Etiquetas

jueves, 30 de junio de 2011

LOS CALCETINES



Siempre resultó un enigma para mí el destino final de los calcetines que desaparecían en la lavadora, las decenas de parejas bien avenidas que se deshacían, el agujero negro que parecía esconder.

Acostumbraba a poner la lavadora por las noches, cuando volvía a casa del trabajo. En ocasiones había quedado preparada previamente, en otras me veía obligado a rellenarla con rapidez antes de que mis párpados terminaran de cerrarse. La ponía en funcionamiento y me echaba a dormir. Nunca me he considerado una persona obsesionada pero reconozco que esa pregunta fue adquiriendo cuerpo en mí a medida que me sentaba a emparejarlos y siempre, matemáticamente, uno de ellos parecía mirarme al final henchido de soledad. Él y yo, en el silencio de la noche, mirándonos uno a otro, yo con una pregunta y él con una respuesta escondida entre sus hilos.

La pregunta empezó a acompañarme a la cama, al principio como una sutil nube que pronto se difuminaba mezclándose con las imágenes que me habían acompañado en el día, pero que poco a poco fue convirtiéndose en un denso nubarrón, estúpido, que permanecía allí e iba ocultando cualquier otro recuerdo que quisiera hacerle resistencia. Qué estúpida preocupación, qué estúpido yo. Con una sonrisa irónica cerraba los ojos y me echaba a dormir. En la noche la lavadora avanzaba en sus programas, devoradores de calcetines.

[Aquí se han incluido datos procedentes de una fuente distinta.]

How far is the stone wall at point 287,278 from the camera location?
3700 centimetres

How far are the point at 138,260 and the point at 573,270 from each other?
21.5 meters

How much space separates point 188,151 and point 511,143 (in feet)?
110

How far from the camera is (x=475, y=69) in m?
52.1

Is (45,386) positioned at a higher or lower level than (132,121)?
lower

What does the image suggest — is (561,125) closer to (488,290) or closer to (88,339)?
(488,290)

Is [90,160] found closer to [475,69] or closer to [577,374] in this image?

Quizás la cosa no hubiera ido a más si una de las tardes en las que regresé a casa no me hubiera encontrado con una nueva sorpresa. Había sido un buen día, llegaba excitado en mi virilidad y reforzado en mi hombría. Satisfecho de mí mismo. Puse la lavadora y me senté a doblar la colada anterior. Saboreaba entonces los momentos del día y para nada en mi mente ocupaban espacio alguno ni calcetines ni cualquier otra prenda. Iba doblando una a una y las iba apilando a la espera de la plancha. En el estado de feliz ensoñación en el que me encontraba decidí comenzar a emparejar los calcetines. Una pequeña risa salió de mí. Aquella noche contemplaba todo lo de la vida con humor. Fui emparejando uno a uno. Me había acostumbrado a contar los pares que echaba a lavar. Habían sido cinco. Conté: una, dos, tres, cuatro… y cinco parejas. Estaban todas. ¿O no? No reconocía una de ellas y, sin embargo, estaba convencido que faltaba otra. ¿Cómo podía ser posible?

Bajé a tierra en un instante. La pompa explotó de golpe y yo con ella. Todos los órganos de mi tronco se contrajeron. Se buscaron unos a otros y yo escuché el silencio de mi casa.

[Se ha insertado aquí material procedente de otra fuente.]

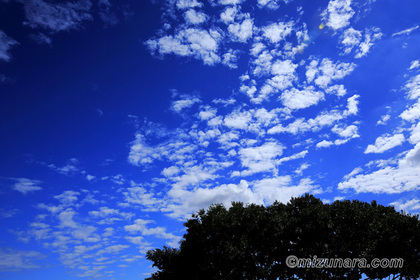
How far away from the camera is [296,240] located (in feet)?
86.2

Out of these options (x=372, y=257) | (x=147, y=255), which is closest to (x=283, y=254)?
(x=372, y=257)

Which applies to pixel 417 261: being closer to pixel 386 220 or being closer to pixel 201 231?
pixel 386 220

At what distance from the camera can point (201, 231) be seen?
28016 millimetres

Y en el silencio, la risa. Acudí sobrecogido hasta la lavadora. Puedo jurar que reía. Una carcajada cruel salía de su tambor. Había bebido algo esa tarde pero no lo suficiente como para sufrir alucinaciones. Miraba el electrodoméstico parado en la esquina de la terraza de mi cocina. Inmóvil. Y, sin embargo, lo veía burlarse.

Fue entonces cuando todo empezó a cambiar. Aumenté la frecuencia de los lavados hasta llegar a hacerlos diarios. Comencé a lavar una vez tras otra la misma ropa, no importaba si se encontraba sucia o no. Aquello se convirtió para mí en una obsesión. Y la burla continuó. Continuaron desapareciendo calcetines pero luego ese infernal aparato empezó a esconderme otras prendas: una camisa, una corbata, ropa interior. Una noche me devolvió un calcetín marrón que me había hurtado hace meses. Allí estaba intacto y solitario.

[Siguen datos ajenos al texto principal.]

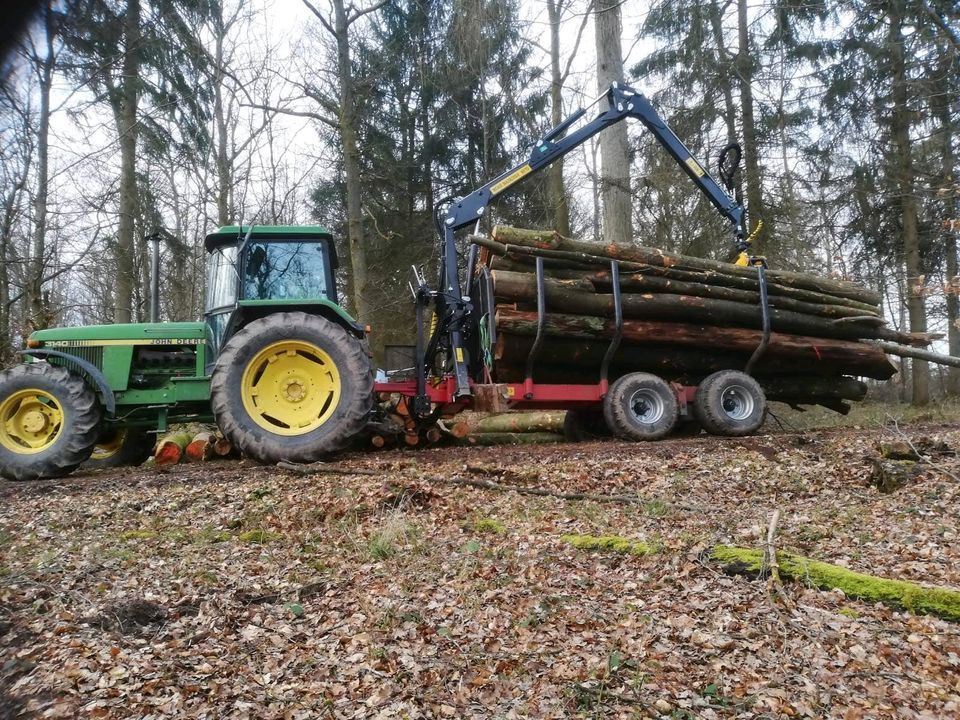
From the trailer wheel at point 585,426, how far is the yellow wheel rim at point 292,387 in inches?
138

No podía quitarme de la cabeza ese disparate. No era capaz de compartirla con nadie, me hubieran tomado por loco. La paranoia empezó a ocupar más y más minutos de mi día. Dejé de relacionarme con mi gente. Sólo vivía para una insensatez: poner la lavadora sin descanso.

Y empecé a no dormir. Me sentaba frente a ella a la espera de encontrar el momento en el que esa infame criatura decidía arrebatarme una prenda. Dos. Tres. Prelavado. Lavado. Centrifugado (mis ojos viajaban sin control siguiendo la ropa en su interior). Aclarado. Incapaz de descubrir el truco de nuevo esa mefistofélica máquina me había robado otra prenda.

Y vuelta a empezar. Volvía a encerrar la ropa húmeda en el interior del tambor y apretaba la tecla de inicio. Una y otra vez. Una y otra vez. Prelavado. Lavado. Centrifugado. Aclarado.

Ahora sólo espero que alguien me eche de menos. Venga aquí. Detenga este maldito aparato, abra su puerta y me saque de dentro.